## Lesetext
Finanzpolitik Drei Ideen, wie die Ampel Milliarden ausgeben und die Schuldenbremse dennoch in Kraft lassen könnte

Prüfstein Staatsschulden: Der SPD-Kanzlerkandidat muss in den Ampel-Sondierungen Brücken zu den beiden anderen Parteien bauen.
Berlin Am Dienstagnachmittag stieg Olaf Scholz (SPD) in den Flieger nach Washington. Zwischen den Sondierungen nimmt sich der SPD-Kanzlerkandidat zwei Tage Zeit, um zur Jahrestagung des Internationalen Währungsfonds (IWF) zu reisen. Die Agenda ist so proppenvoll, dass Scholz kurzfristig doch entschied, in die USA zu reisen. Es geht um Schuldenerleichterungen für arme Staaten, die aufziehende Inflation oder die Einführung der globalen Mindeststeuer.
Doch in Scholz’ Hinterkopf dürften auch in Washington die Sondierungen herumschwirren. Vor allem um eine Frage dürften seine Gedanken beständig kreisen: Wie kommt die Ampelkoalition, die Scholz als Bundeskanzler anführen möchte, bloß an frisches Geld, um all die Wahlversprechen zu finanzieren?
Ging es in den Sondierungen 2017 noch um die Frage, wie viel eine neue Regierung zu verteilen hat – 30 oder 45 Milliarden Euro –, stehen die Ampel-Verhandler vier Jahre später vor einer gänzlich anderen Haushaltslage. Nach der Coronakrise finden sie leere Kassen und Rekordschulden vor. Dem selbst ernannten „Fortschrittsbündnis“ fehlt das nötige Kleingeld, um auch nur einen Hauch von Fortschritt zu finanzieren.

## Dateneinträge
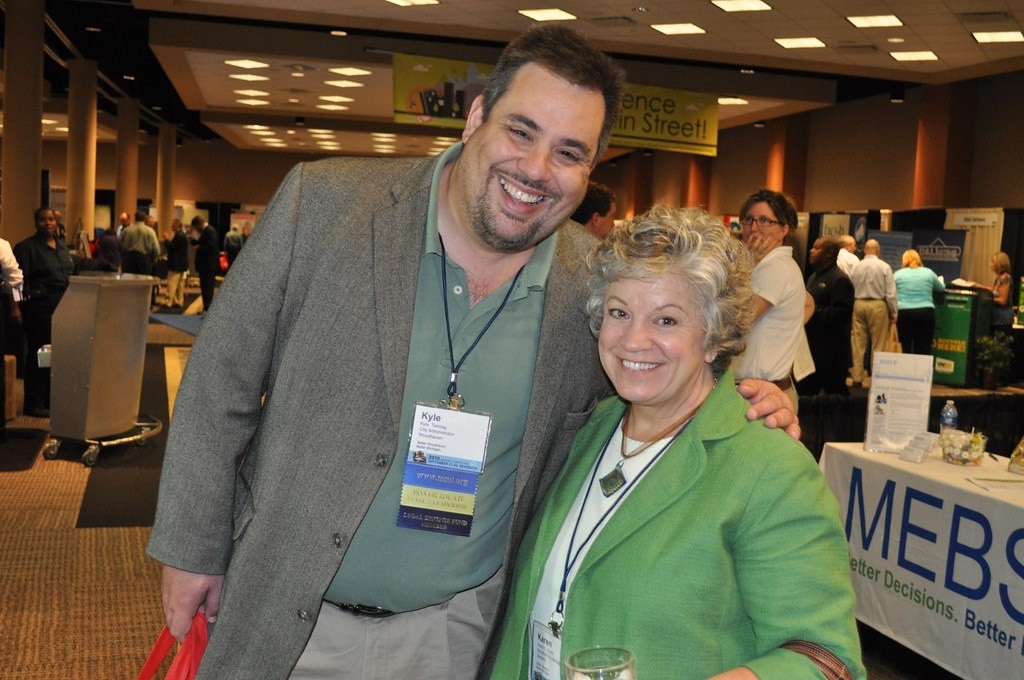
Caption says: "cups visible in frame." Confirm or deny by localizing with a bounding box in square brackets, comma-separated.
[564, 645, 635, 680]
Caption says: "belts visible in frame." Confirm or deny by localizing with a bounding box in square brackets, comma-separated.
[325, 600, 394, 617]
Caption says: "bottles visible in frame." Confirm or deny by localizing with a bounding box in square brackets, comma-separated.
[939, 399, 958, 445]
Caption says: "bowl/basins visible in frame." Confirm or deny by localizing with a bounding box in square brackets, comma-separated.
[941, 431, 989, 466]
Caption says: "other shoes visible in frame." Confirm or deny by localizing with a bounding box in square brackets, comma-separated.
[23, 409, 50, 417]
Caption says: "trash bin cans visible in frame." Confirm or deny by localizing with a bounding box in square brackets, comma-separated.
[39, 273, 163, 467]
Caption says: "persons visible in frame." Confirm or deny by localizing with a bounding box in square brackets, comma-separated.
[736, 188, 945, 416]
[146, 24, 802, 680]
[0, 207, 249, 419]
[570, 181, 618, 238]
[482, 206, 866, 680]
[974, 252, 1014, 386]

## Deine Aufgabe
Tippe einen Teil des Lesetexts Wort für Wort ab. Fang bei den Worten „Finanzpolitik Drei Ideen, wie“ an und hör nach „anderen Parteien bauen.“ auf. Halte dich dabei nur an den Lesetext.

## Ergebnis
Finanzpolitik Drei Ideen, wie die Ampel Milliarden ausgeben und die Schuldenbremse dennoch in Kraft lassen könnte

Prüfstein Staatsschulden: Der SPD-Kanzlerkandidat muss in den Ampel-Sondierungen Brücken zu den beiden anderen Parteien bauen.